XML, like HTML, is to some extent self-describing data. The protocol buffer only expresses what you describe in the.proto file.

Looks like a solution. How do I start

Download the package – this package contains the source code for the Java, Python, and C++ protocol buffer compilers and the classes you need to do I/O and test. To compile and build your compiler, refer to the README file in the code.

Once you have done all the setup, refer to the tutorial page to select the language you need – this will help you create a simple application using the Protocol Buffer.

Introduce proto3

In our latest version 3 release, a new language version, Protocol Buffers Language Version 3 (also known as Proto3), uses some new features for our existing language version (Proto2).

Proto3 simplifies the Protocol Buffer language, making it easier to use and supports more languages: Our current proto3 release allows you to create Java, C++, Python, Java Lite, Ruby, JavaScript, Objective-C, and C#.

You can also create proto3 Go code by using the Go Protoc plugin, which you can download from Golang/Protobuf Github. More languages are gradually being supported.

Please note that the two versions of the API are not completely compatible. To accommodate users who are still using the older version, we will support the older version in the new Protocol Buffers release.

You can see the major differences between the two versions below in the Release Notes. For Proto3 syntax, please refer to the Proto3 Language Guide, full documentation for Proto3 has not yet been written and will come later.

There seems to be some confusion between Proto2 and Proto3 because the original open source Protocol Buffers is actually the second version of the Google internal language, and our open source version also starts with V2.0.0.

To put it simply, the initial version of Proto was used internally by Google. In the second version of ProTO, Google decided to open source, so the open source proTO started from Proto2.

A brief history

Protocol Buffers were originally developed internally at Google to handle request/response protocols on indexing servers.

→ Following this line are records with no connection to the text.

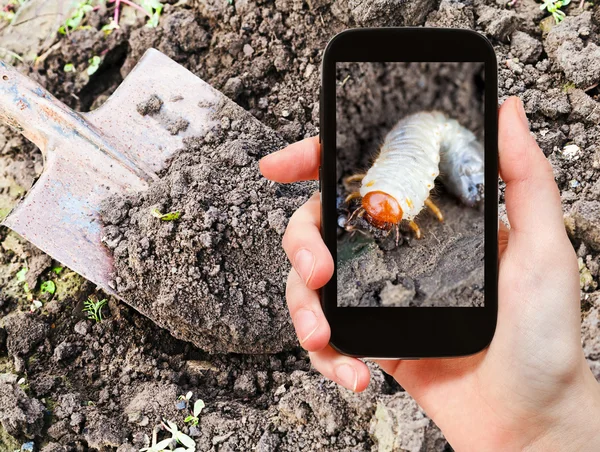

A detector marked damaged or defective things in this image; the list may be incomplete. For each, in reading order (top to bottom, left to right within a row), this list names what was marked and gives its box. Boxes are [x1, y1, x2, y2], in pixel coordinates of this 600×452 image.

rusty shovel blade [0, 49, 225, 294]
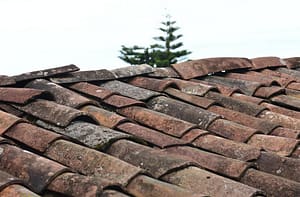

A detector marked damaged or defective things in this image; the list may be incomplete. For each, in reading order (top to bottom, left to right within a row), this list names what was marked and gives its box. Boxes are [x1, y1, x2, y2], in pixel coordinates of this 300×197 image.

damaged tile [12, 64, 79, 82]
damaged tile [171, 57, 253, 79]
damaged tile [100, 80, 162, 101]
damaged tile [116, 106, 196, 137]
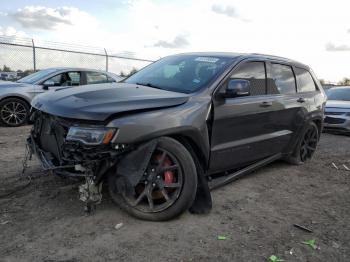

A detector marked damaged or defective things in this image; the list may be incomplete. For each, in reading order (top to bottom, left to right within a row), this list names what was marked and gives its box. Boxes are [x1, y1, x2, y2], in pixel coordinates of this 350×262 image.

dented hood [31, 82, 190, 121]
cracked headlight [67, 127, 117, 145]
damaged black suv [27, 53, 326, 221]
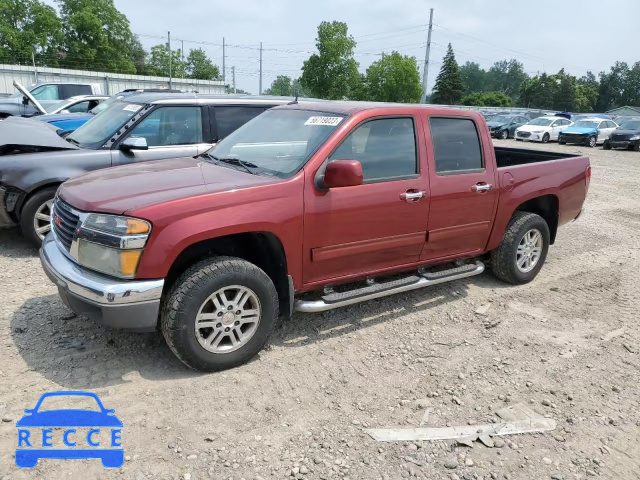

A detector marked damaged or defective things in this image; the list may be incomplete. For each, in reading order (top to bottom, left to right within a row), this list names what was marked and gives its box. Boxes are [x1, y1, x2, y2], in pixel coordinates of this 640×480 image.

damaged vehicle [0, 92, 290, 246]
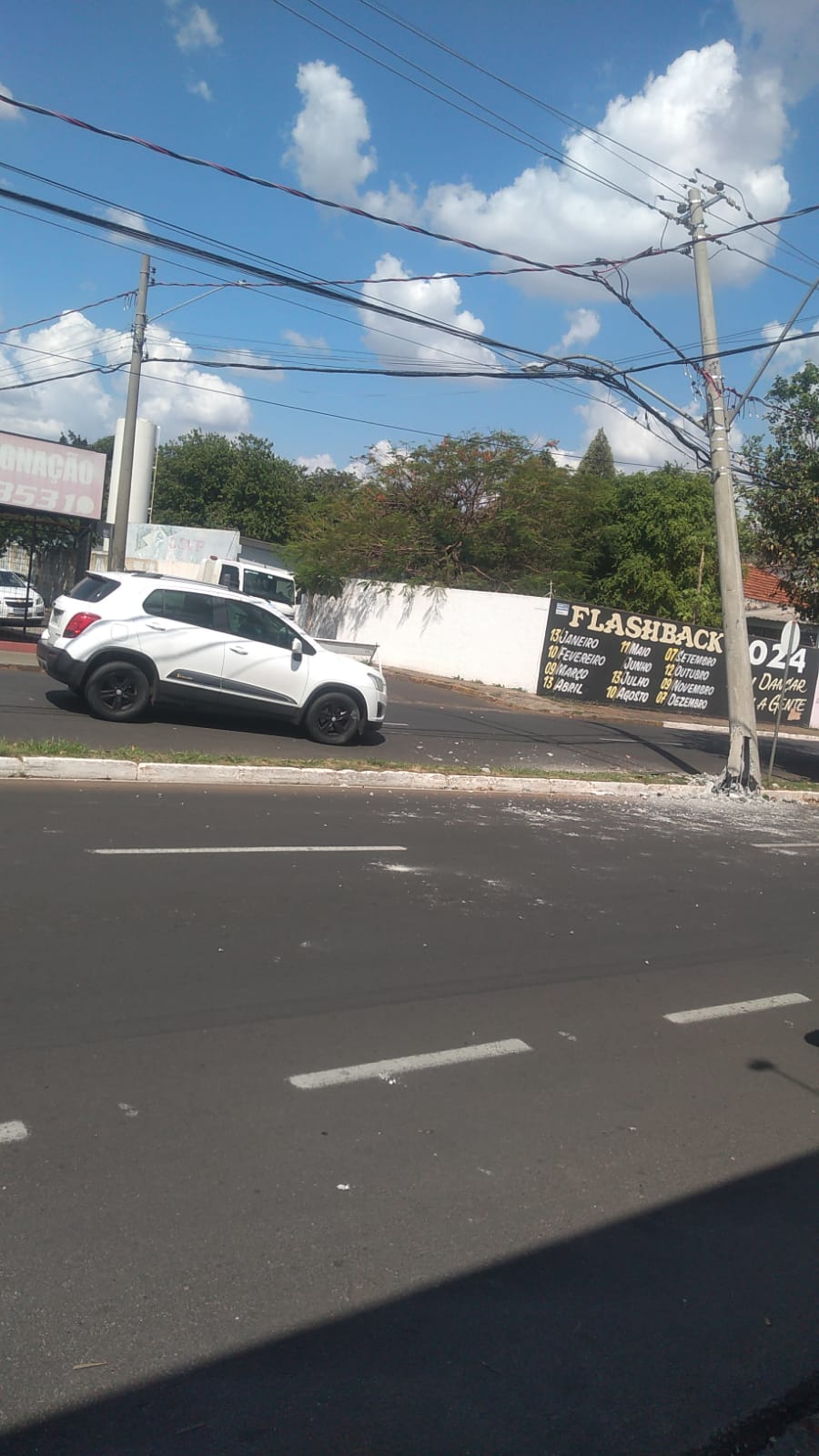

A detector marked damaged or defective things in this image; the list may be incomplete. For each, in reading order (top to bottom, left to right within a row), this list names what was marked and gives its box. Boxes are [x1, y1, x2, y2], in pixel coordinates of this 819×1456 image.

damaged pole base [711, 733, 763, 804]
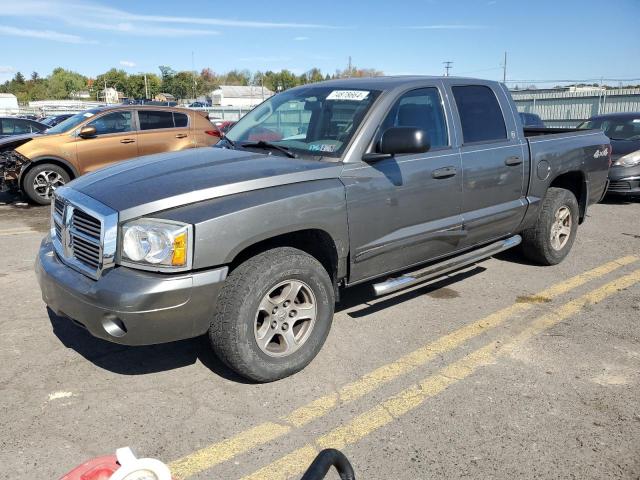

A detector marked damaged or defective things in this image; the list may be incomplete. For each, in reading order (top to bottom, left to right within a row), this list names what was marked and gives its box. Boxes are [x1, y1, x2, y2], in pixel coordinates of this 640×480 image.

damaged vehicle [0, 105, 220, 204]
damaged vehicle [36, 77, 608, 380]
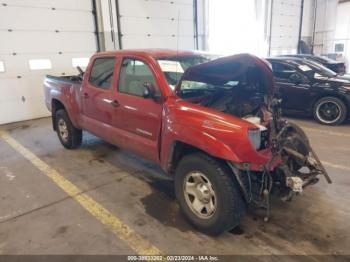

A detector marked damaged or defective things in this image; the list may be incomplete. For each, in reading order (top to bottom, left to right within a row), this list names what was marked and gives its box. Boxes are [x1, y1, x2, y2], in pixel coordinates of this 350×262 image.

damaged hood [176, 52, 274, 94]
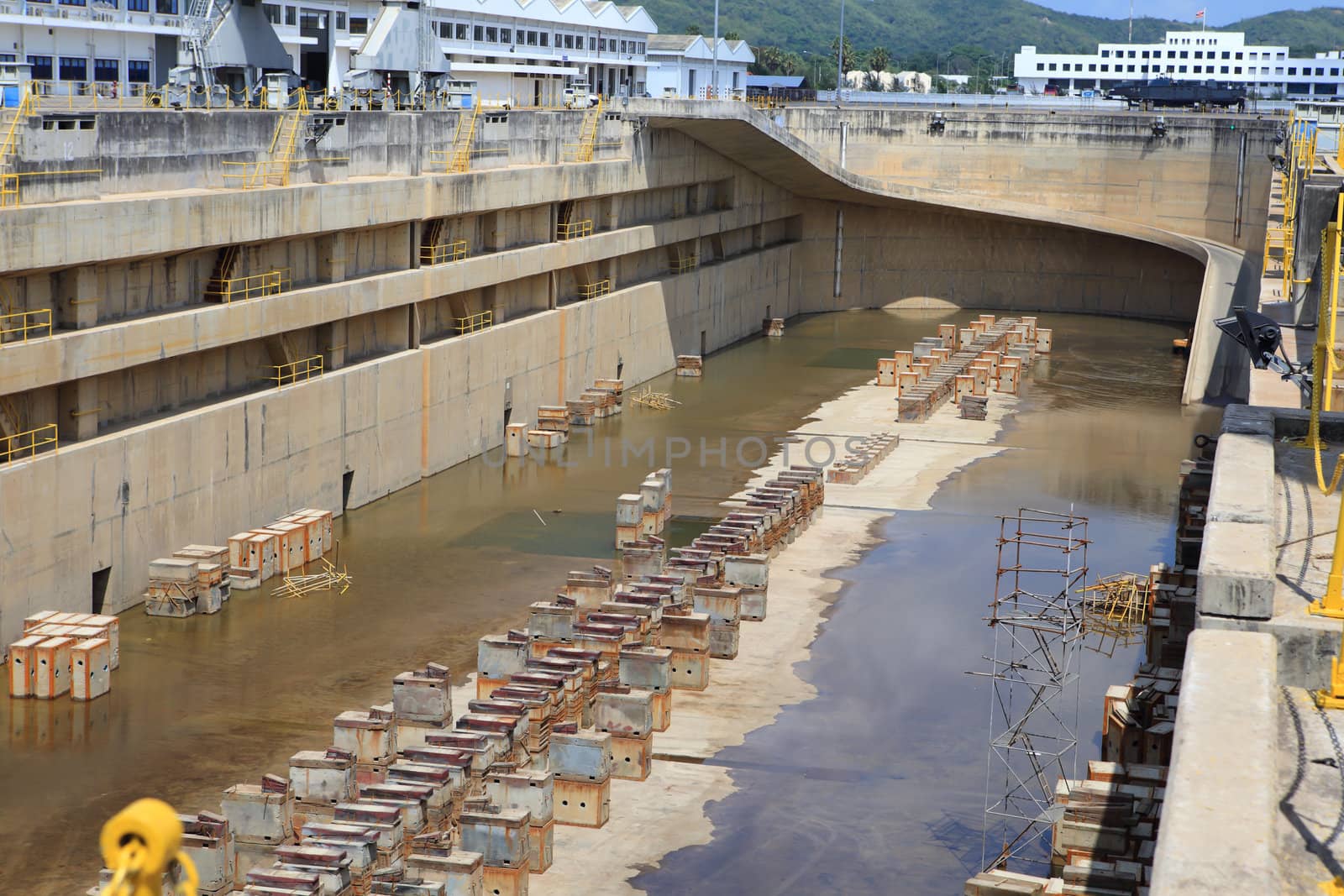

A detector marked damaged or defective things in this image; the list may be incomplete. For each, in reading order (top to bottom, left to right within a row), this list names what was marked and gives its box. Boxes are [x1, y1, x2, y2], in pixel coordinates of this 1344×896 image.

Before the Protocol buffers, according to the request and response, using the marshalling/unmarshalling, the ability to support a series of agreements. But the results look ugly, for example:

if (version == 3) { ... } else if (version > 4) { if (version == 5) { ... }... }Copy the code

Clearly formatted protocols also make it more difficult to roll out new versions of protocols, because developers must be able to understand how old protocols are handled between servers, as well as the new protocols. You can gradually replace an old protocol with a new one only after understanding both the old and new protocols.

Protocol buffers are designed to address many of the above problems:

  • The new fields are easier to define, intermediate servers process data without checking it, and can transfer data without knowing how it is defined.
  • The format is self-describing, which makes it easier to support more languages (C++, Java, etc.).

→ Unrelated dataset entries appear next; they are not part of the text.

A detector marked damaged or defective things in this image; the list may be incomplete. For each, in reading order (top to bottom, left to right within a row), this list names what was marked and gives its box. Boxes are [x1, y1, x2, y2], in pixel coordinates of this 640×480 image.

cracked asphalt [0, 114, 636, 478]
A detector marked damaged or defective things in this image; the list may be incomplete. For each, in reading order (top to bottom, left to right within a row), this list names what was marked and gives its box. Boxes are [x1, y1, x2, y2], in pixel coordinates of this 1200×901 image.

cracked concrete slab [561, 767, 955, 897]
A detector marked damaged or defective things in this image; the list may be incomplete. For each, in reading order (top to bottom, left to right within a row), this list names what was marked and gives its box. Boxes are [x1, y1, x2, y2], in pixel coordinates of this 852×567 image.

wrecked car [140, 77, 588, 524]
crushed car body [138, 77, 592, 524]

However, users still need to manually write their own processing DIam.

As systems evolve, it acquires many other features and uses:

  • Automatically generate serialization and deserialization code instead of writing it manually.
  • In addition to using short-term RPC (remote procedure call) requests, Protocol Buffers are beginning to be used as an efficient self-describing structured data format (primarily for data that exists for short periods, such as in Bigtable).
  • Server RPC interfaces begin to be declared as part of the protocol file, and the protocol compiler generates root classes that users can implement and reload through the server interface.

Protocol Buffers have become the common language for data in Google — over time, more than 348,952.proto files have been defined within Google. These are used to store data in RPC systems and storage systems.